Friday, November 6, 2009

Gold has met a couple of price targets already - will it correct deeply before heading higher?

Gold has tagged the $1097 level that I calculated for a thrust upward from the triangle I've marked and showed on my weekly chart. Now what? Will it proceed on up to the $1192 that I'd previously calculated based on long-term Fibonacci? Well I'm concerned that it may go into correction mode before continuing upward. It already met the $1005 P&F target for the $GOLD (continuous contract) chart. As you can see by that default Stockcharts.com P&F chart (under the daily $GOLD candlestick chart, below), it's continued bullish with the ascending tops pattern, but doesn't have a new bullish target on that. There's a bit of negative divergence on this last push up, and it's up against its upper channel trendline. And I see that Tony Caldaro with his Objective Elliott Wave (site in list at right) targeted 1112 or 1119 for it. These are among the reasons why I'm giving an alert to watch for a reversal. If gold simply pulls back to its 20-day moving average (or 34-day exponential moving average, or 50-day moving average), that should not be so bad. And it's possible that's all we'll see. (Especially under an alternative, larger triangle theory, measuring 681 as A, 1007 as B, etc., that would point to about $1220 with this being the third wave and a correction that would probably only test the $1026 prior swing low and 50-day moving average. Not my favorite Elliott Wave interpretation, but might be possible.) But deeper levels are possible, in my humble opinion, so I'm recommending that gold traders keep an eye on it.

As for the fundamental outlook, I've previously quoted from and cited to Tony Caldaro's bullish thoughts on gold. And it's obvious with the currency devaluation moves and uncertain economic times that gold remains attractive. Here's another bullish view that also addresses deflationary as well as inflationary concerns: "Gold at both ends of the economic K Wave" by Clif Droke. FSO
Editorial 11/06/2009, http://www.financialsense.com/editorials/droke/2009/1106.html. "K Wave" means Kondratieff Wave which is a long-wave cycle lasting on average 60 years, and it's generally believed we are moving through its "autumn" phase into "winter" when deflation becomes more acute. Opinions seem to differ on whether that bullish or bearish for gold - though it does seem bearish for equities and commodities as it progresses toward the bottom of the cycle. And P.S. - I checked the monthly P&F chart. While it's got a "long tail up" warning alert, is shows a bullish price objective to $1635 so long as it doesn't break long-term support.

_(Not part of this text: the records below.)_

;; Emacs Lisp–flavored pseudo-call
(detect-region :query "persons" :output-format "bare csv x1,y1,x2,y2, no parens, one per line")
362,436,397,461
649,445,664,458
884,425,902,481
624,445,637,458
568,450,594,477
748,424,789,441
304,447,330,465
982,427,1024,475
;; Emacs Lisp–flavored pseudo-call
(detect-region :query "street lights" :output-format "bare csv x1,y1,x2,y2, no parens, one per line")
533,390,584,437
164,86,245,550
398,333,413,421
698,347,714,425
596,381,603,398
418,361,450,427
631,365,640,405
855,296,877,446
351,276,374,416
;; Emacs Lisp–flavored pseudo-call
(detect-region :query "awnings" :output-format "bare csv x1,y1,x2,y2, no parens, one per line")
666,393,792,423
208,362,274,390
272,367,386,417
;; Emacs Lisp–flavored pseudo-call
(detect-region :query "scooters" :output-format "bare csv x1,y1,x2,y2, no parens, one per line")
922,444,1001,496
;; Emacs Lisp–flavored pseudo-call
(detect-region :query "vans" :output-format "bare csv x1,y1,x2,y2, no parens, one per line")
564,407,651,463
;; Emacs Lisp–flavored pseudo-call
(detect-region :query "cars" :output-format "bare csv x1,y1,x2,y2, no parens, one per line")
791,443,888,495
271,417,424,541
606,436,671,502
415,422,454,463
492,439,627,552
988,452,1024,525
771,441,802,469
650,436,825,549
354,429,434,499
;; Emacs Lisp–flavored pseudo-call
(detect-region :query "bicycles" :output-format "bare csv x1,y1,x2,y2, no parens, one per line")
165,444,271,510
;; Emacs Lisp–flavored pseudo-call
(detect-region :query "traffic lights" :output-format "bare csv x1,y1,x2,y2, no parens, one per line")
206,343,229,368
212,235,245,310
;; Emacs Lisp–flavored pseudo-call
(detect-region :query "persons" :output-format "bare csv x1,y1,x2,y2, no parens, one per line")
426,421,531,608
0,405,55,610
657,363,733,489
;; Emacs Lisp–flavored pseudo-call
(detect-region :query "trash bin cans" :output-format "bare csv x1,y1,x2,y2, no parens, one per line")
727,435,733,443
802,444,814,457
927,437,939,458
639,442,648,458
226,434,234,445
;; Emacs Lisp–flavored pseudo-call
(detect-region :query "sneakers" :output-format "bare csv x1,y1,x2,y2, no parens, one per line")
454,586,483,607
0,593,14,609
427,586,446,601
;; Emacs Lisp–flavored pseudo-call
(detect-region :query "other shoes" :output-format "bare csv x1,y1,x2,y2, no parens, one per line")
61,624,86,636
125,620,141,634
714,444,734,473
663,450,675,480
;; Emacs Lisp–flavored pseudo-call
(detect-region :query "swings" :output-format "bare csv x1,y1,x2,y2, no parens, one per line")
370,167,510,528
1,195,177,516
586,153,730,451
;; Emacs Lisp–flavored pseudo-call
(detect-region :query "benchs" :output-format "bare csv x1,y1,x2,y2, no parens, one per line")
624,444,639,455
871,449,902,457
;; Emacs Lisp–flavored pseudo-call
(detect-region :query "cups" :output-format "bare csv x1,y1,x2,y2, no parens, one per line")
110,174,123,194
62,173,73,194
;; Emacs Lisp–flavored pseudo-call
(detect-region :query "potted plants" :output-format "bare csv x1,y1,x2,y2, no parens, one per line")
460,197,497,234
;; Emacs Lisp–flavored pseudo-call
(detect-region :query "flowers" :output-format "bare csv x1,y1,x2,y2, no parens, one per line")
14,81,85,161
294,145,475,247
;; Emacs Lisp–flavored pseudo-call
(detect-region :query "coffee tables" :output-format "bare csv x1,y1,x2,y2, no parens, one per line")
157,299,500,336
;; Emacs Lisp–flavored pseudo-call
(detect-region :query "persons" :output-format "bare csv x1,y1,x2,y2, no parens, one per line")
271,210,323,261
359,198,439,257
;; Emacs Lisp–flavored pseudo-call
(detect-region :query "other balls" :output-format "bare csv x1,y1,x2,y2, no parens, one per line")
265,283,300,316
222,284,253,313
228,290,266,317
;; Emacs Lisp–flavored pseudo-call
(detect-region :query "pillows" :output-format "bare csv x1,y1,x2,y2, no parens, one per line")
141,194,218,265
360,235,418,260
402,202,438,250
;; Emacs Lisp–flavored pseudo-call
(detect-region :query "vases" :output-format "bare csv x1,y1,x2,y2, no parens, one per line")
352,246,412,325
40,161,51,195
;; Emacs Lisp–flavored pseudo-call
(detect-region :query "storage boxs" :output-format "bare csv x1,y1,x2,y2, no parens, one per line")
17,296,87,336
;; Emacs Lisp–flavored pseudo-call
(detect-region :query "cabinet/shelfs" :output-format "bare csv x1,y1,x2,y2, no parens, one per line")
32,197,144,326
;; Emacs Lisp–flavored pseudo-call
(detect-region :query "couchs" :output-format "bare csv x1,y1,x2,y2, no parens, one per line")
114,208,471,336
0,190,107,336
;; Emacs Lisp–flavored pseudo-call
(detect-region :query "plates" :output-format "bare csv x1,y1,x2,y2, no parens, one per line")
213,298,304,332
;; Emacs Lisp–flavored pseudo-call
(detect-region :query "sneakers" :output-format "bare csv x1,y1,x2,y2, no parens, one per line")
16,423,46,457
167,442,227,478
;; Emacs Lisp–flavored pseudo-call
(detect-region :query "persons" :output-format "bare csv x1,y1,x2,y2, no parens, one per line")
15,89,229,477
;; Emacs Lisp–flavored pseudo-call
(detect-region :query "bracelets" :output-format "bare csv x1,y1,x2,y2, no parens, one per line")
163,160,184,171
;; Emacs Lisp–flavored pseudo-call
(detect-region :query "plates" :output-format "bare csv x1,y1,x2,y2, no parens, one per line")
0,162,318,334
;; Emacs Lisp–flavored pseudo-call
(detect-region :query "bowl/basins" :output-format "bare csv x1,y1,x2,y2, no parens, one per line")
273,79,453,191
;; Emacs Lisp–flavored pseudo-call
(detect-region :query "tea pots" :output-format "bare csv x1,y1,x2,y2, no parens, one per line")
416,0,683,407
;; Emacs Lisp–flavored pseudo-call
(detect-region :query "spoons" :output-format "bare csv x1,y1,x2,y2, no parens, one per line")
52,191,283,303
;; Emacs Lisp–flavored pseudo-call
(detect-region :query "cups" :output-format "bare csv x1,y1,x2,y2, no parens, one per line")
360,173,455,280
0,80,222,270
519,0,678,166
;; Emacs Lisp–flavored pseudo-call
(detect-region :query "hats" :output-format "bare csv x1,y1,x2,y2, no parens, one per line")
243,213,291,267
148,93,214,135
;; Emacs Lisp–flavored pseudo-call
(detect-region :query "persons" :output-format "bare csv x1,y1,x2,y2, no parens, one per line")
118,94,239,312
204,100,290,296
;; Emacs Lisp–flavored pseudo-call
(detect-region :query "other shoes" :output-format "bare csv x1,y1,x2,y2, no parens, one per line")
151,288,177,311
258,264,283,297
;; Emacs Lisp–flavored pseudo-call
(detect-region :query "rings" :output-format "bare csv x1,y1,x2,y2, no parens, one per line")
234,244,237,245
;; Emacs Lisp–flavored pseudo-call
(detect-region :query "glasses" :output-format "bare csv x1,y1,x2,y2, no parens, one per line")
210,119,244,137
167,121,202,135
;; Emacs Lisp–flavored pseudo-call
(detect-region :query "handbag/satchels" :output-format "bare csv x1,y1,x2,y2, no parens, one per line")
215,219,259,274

My basic leaning is positive toward gold, but the technical patterns do have me on edge. I've viewed the charts time and again and the pattern from 681 looks to me like a leading diagonal A, triangle B, now five-wave thrust C. That doesn't answer whether it will complete a larger (B) wave up to be followed by (C) down, or a more bullish diagonal wave 1 up that's still to give way to a deep pullback wave 2 down. For a wave 2, the pullback level could be to $841 or lower (also depending on just where gold finishes this wave up).

Levels to watch based on the recent swing lows (that look like waves 2 and 4 of the thrust upward from the apparent triangle apex) are 990 and 1026 respectively (obviously watch 1026 first), as well as the uptrend support (channel) line and moving averages/Bollinger Bands and midline; and especially the apex area about 950. Notice that the support trendline on the P&F chart would give support especially above the $980/990 area - so keeping an eye on gold's price movement against the default Stockcharts.com P&F chart isn't a bad idea. If gold goes into a real correction from about 1100, however, then a 50% retracement back to 681 would be $890, and 61.8% back would be about $841.